> _WHAT THE TASK REQUIRES_:
Print the lines below exactly, beginning with the one that contains "Q: Fraction of annotators marking young" and stopping after the last line.

──────── DATA FOR PROCESSING ────────

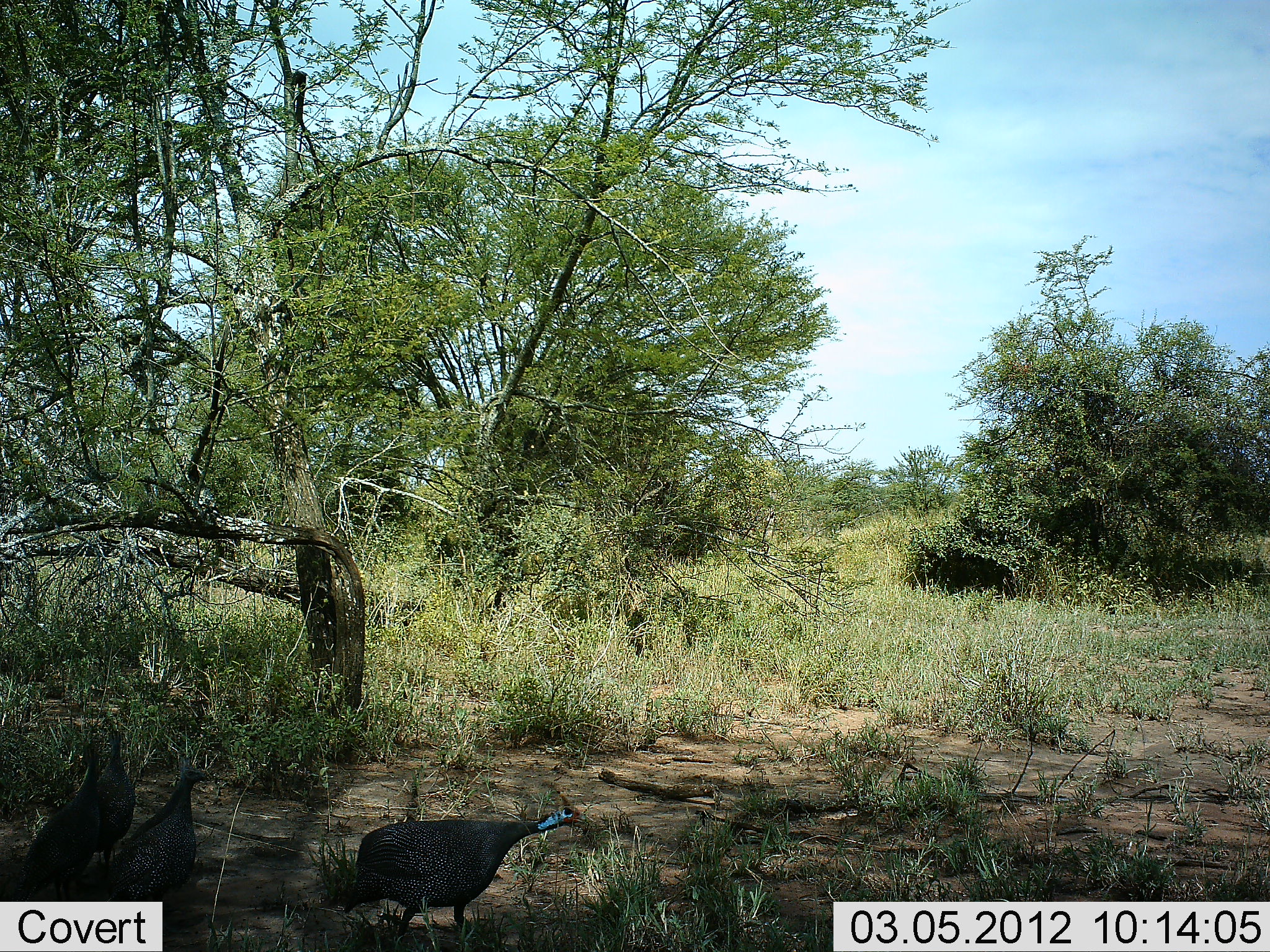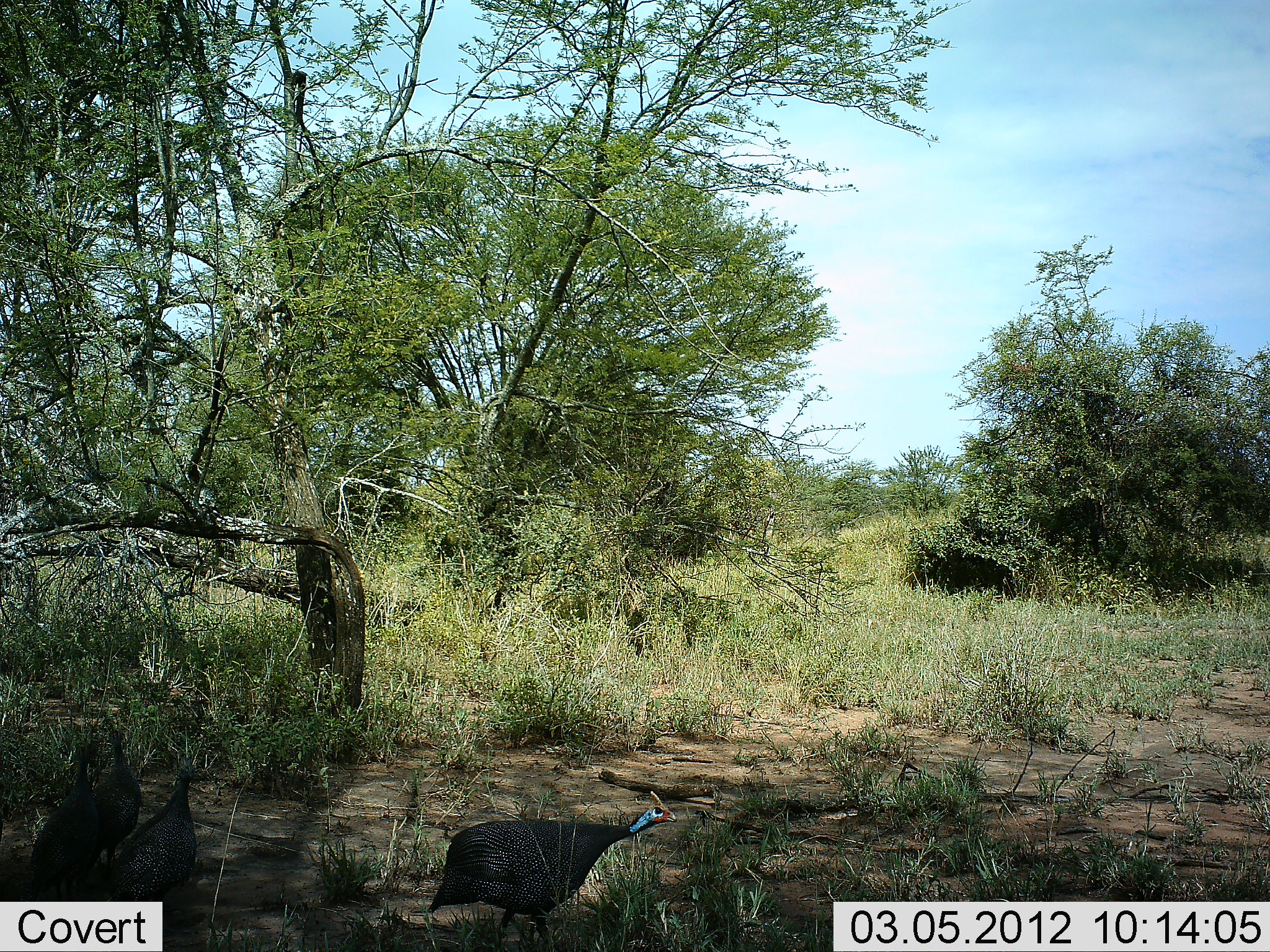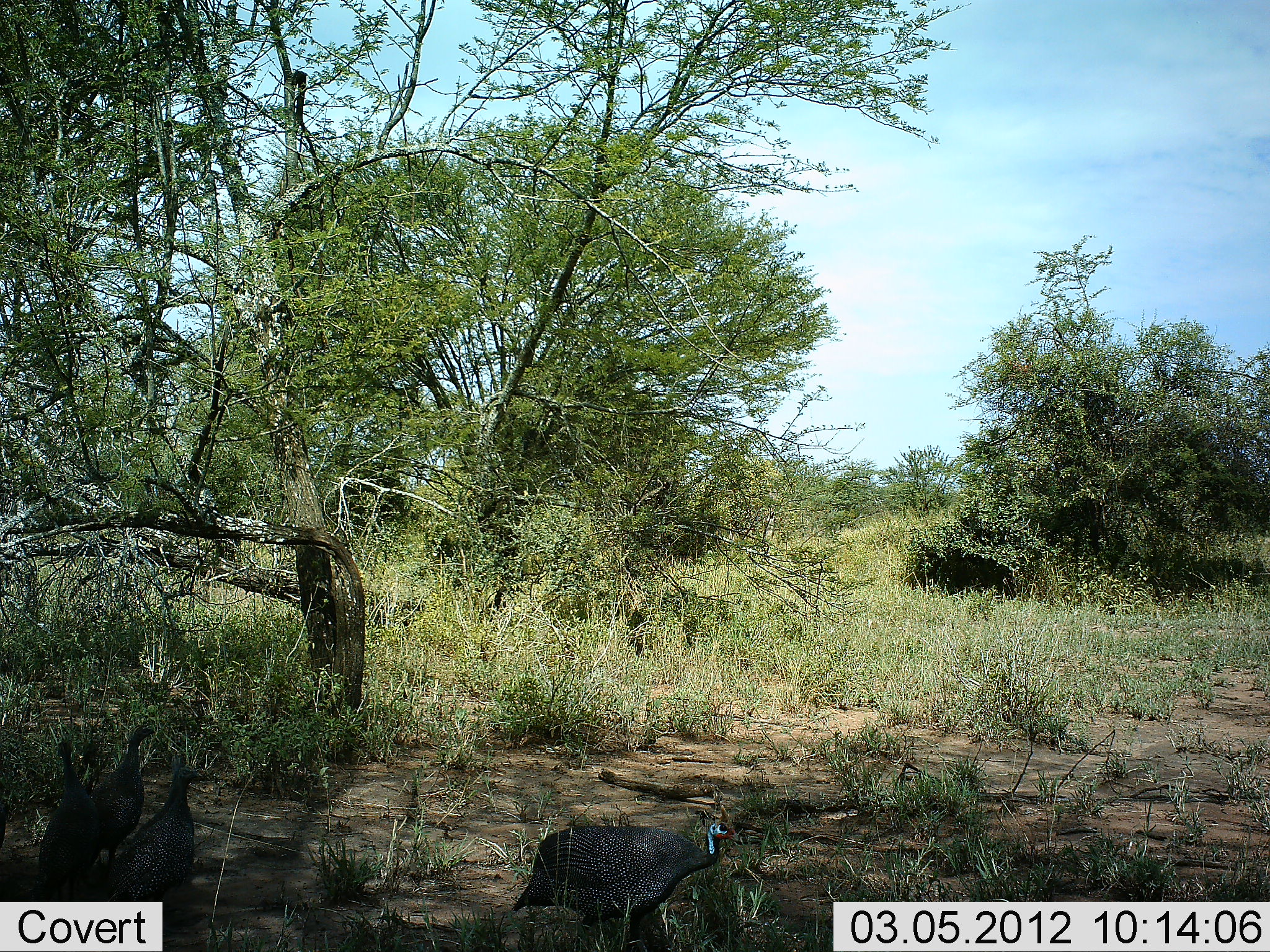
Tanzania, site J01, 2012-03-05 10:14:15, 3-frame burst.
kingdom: Animalia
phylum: Chordata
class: Aves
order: Galliformes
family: Numididae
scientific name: Numididae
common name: guinea fowl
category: guineafowl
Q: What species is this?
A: Guineafowl (guinea fowl) (Numididae).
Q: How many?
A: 4.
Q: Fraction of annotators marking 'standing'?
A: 57%.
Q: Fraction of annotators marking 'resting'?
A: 0%.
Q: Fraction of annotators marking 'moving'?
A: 71%.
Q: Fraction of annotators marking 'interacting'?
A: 7%.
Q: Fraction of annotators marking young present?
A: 0%.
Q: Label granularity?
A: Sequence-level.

────────

> _WRITTEN ANSWER_:
Q: Fraction of annotators marking young present?
A: 0%.
Q: Label granularity?
A: Sequence-level.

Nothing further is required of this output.